Но в начале 2017 года вы создали «ВКонтакте» группу «Помощь ополченцам беларусам», где речь шла уже о конкретной помощи военным людям…
Я создал ее когда-то, но сейчас уже не веду. Меня попросили ее вести люди из Москвы. Кто-то из моих бывших сослуживцев, еще по советской армии, и нынешних знакомых кому-то сказал, что ко мне можно обратиться. Люди утверждали, что будут помогать только вещами, продуктами и медикаментами. А потом стали поступать предложения привезти бронежилеты, каски и т. д. И я отказался. Нет, господа, тогда все сами[105]105
Похоже, здесь Бозюков говорит правду. Группа «Помощь ополченцам беларусам» была не активна – почти за два года там набралось чуть более полутора десятков постов. А в подписчиках значилось всего 12 аккаунтов.
[Закрыть].
30 декабря 2015 года в соцсетях вы оставили пост, где поздравляли с 50-летним юбилеем полевого командира Игоря Безлера (Беса) «от всех, кто под его началом воевал». Так вы вместе воевали?
У меня есть друг Володя Карташев, который служил под руководством Безлера и который меня с ним познакомил. Когда я ездил в Горловку, там как раз был Безлер. Да, я поздравил. Но это не значит, что я служил там. Я ни разу не применил оружие, не брал его в руки.
И все-таки, какого рода помощь вы оказываете?
Продукты питания. Вещи, средства гигиены. Временами стройматериалы, когда люди просят, но небольшие грузы, я ведь везу на собственном автомобиле – у меня джип. Нам же никто с транспортом не помогает.

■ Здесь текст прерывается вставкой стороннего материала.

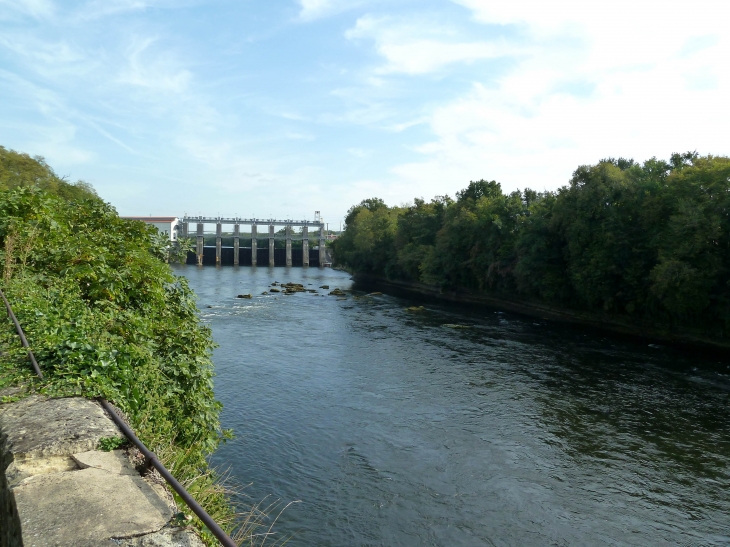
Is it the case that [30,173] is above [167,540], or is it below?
above

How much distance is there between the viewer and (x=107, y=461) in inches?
181

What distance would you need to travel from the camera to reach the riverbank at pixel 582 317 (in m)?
31.0

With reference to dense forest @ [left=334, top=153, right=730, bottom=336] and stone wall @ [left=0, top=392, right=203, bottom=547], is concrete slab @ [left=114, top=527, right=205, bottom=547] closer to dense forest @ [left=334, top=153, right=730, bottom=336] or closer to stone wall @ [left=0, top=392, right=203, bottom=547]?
stone wall @ [left=0, top=392, right=203, bottom=547]

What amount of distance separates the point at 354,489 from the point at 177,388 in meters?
5.72

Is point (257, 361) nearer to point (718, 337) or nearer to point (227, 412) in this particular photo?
point (227, 412)

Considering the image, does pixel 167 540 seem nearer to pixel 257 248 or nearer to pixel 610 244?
pixel 610 244

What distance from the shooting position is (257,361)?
2411 cm

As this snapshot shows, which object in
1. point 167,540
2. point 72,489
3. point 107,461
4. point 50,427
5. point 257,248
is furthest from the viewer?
Result: point 257,248

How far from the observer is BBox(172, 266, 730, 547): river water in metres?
11.1

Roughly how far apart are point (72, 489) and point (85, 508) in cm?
36

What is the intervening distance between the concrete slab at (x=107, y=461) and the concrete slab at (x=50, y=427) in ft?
0.46

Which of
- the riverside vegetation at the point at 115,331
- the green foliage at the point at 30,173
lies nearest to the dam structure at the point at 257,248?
the green foliage at the point at 30,173

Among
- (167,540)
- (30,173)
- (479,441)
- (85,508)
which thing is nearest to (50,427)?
(85,508)

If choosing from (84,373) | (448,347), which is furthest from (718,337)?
(84,373)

Речь идет исключительно об адресной помощи?
Не обязательно. Есть адресные посылки – ну, например, люди, которые уехали в Беларусь от войны, они собирают посылки для своих родных и отправляют через нас. Ну, и наши девчата ищут, кто нуждается, по интернету, и, исходя из этого, составляем маршрут. Есть конкретные поселки в районе передовой, есть маленькие детские дома на периферии, куда местная власть даже не заглядывает.

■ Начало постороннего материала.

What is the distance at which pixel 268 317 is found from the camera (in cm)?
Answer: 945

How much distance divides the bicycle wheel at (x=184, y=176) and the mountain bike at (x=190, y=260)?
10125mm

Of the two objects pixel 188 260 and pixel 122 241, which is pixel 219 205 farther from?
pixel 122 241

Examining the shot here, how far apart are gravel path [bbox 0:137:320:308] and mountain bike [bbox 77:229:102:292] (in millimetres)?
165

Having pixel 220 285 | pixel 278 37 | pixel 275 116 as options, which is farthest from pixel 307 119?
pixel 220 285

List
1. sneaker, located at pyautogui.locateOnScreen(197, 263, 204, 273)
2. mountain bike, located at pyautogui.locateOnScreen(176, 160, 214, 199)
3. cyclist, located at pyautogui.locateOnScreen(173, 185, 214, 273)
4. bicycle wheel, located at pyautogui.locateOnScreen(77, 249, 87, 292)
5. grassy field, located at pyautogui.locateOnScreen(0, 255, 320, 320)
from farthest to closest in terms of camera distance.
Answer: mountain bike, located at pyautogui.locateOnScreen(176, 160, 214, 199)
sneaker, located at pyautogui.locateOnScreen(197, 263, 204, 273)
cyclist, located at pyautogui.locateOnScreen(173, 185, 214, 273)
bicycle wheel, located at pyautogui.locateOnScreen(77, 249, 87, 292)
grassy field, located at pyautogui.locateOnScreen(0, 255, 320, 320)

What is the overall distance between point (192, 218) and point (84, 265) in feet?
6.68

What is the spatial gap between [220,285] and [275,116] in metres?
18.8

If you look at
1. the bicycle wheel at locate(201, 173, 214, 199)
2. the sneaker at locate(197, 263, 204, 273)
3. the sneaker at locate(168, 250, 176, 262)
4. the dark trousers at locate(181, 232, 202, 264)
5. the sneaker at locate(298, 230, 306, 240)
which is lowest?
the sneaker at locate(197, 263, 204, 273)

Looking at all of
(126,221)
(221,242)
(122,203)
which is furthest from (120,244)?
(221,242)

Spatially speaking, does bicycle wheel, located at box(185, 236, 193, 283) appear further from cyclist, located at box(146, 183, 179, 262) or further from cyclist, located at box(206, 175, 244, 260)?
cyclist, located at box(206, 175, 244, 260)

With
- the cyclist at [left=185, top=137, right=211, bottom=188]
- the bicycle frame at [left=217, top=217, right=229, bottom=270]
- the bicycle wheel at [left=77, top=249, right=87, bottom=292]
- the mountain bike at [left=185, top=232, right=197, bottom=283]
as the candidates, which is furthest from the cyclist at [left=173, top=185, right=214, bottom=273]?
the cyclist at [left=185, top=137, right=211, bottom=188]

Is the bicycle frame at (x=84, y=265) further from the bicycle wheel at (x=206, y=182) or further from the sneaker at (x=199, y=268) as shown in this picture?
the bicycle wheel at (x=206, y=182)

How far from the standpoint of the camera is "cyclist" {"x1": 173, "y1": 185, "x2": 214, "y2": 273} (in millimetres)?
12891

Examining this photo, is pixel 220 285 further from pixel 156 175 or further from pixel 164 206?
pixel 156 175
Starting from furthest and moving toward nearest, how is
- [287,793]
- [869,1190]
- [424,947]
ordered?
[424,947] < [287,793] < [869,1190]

По словам Бозюкова, главные трудности в их работе – финансовые. Денег постоянно не хватает, а спонсоров у беларуского ФПН немного. «В основном это то, что мы сами находим, плюс помогают ребята из России. Питерский фонд помощи периодически подкидывает нам и грузы, и финансы… Беларусы-то не очень стремятся помогать», – признается он. В последнее время Бозюков ездит на Донбасс все реже – говорит, тут и личные обстоятельства, да и схема работы немного изменилась. «У нас на той стороне теперь есть девочка, которая занимается распределением. Поэтому все средства, которые поступают, мы перечисляем ей на закупку грузов на месте. Так экономически выгоднее. А если нам что-то поступает грузом, то я тогда нахожу время, средства на дорогу и еду», – говорит он.